◆ **Exercise**: Return every line of the items below that contains the string "detection", matching its case exactly.

◆ **Input**:
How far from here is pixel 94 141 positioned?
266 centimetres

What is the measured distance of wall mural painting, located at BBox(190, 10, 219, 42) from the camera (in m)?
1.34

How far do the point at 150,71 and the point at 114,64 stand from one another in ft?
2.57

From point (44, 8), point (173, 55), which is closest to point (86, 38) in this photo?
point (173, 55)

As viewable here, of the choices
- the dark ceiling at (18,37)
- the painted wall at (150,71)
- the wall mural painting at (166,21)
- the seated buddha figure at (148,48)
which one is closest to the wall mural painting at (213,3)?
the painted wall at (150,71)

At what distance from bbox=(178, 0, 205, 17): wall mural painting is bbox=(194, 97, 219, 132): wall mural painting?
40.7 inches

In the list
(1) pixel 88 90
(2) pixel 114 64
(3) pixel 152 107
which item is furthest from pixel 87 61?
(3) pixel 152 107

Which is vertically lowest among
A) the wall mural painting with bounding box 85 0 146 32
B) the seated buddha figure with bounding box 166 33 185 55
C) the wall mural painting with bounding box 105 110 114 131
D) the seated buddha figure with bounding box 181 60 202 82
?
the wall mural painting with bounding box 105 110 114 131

--

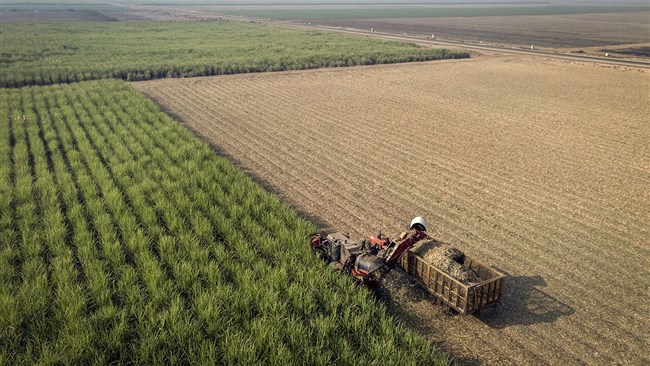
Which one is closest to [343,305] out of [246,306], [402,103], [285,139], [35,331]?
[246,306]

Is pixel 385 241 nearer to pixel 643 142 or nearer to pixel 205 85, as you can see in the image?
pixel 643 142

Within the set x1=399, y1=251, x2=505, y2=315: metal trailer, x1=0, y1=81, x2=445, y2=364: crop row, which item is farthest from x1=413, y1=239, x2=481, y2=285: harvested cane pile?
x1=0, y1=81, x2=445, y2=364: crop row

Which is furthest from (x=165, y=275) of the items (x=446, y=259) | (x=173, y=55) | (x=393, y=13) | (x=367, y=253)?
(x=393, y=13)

==

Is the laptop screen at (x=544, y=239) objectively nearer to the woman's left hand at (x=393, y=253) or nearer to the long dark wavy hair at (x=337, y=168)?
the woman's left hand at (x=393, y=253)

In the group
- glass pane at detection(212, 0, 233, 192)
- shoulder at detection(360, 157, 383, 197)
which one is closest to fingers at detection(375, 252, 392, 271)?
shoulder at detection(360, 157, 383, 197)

◆ **Answer for this exercise**:
- glass pane at detection(212, 0, 233, 192)
- shoulder at detection(360, 157, 383, 197)
which one is closest to fingers at detection(375, 252, 392, 271)?
shoulder at detection(360, 157, 383, 197)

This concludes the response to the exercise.